═══ DATA ═══

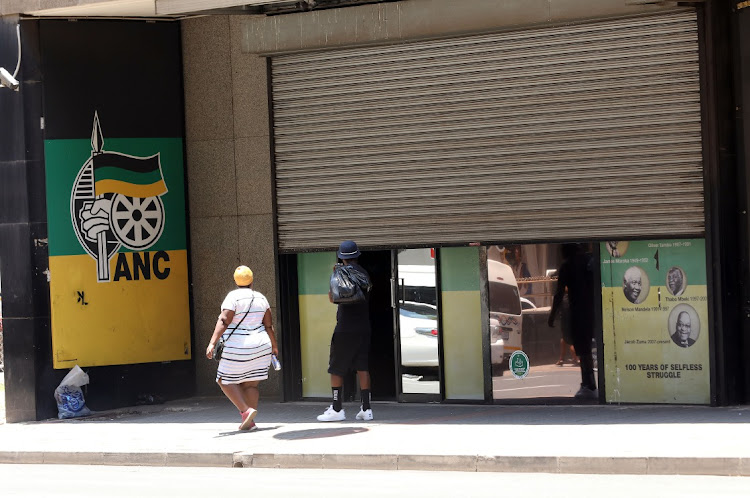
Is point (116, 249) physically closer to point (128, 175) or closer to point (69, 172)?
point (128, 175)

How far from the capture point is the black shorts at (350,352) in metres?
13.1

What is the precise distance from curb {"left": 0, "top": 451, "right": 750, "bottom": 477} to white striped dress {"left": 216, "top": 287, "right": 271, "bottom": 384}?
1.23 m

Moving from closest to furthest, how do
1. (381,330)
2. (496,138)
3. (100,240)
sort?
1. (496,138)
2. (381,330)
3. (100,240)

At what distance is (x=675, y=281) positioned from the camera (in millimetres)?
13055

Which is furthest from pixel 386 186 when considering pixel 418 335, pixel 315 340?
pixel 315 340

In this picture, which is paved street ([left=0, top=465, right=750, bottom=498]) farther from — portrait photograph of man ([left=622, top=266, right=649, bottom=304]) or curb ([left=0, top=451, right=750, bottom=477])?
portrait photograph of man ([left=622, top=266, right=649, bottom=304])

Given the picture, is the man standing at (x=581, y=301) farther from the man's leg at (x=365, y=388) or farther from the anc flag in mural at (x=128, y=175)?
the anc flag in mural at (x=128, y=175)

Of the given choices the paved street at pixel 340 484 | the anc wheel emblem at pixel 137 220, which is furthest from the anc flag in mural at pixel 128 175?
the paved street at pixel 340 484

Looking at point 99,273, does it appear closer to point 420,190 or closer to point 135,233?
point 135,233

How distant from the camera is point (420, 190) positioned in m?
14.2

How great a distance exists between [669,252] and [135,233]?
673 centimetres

═══

WORK TO BE COMPLETED =>
Convert the records from the line with "Looking at point" up to and including the end of the records into a two-column CSV with the headers input and output. Give one row per record, holding its text and its answer, each in a single quoted field with any line breaks replaced by spaces.

THE SOLUTION =>
input,output
"Looking at point 99,273, does it appear closer to point 420,190 or closer to point 135,233?","point 135,233"
"How distant from the camera is point (420, 190) positioned in m?","14.2"
"How great a distance exists between [669,252] and [135,233]?","673 centimetres"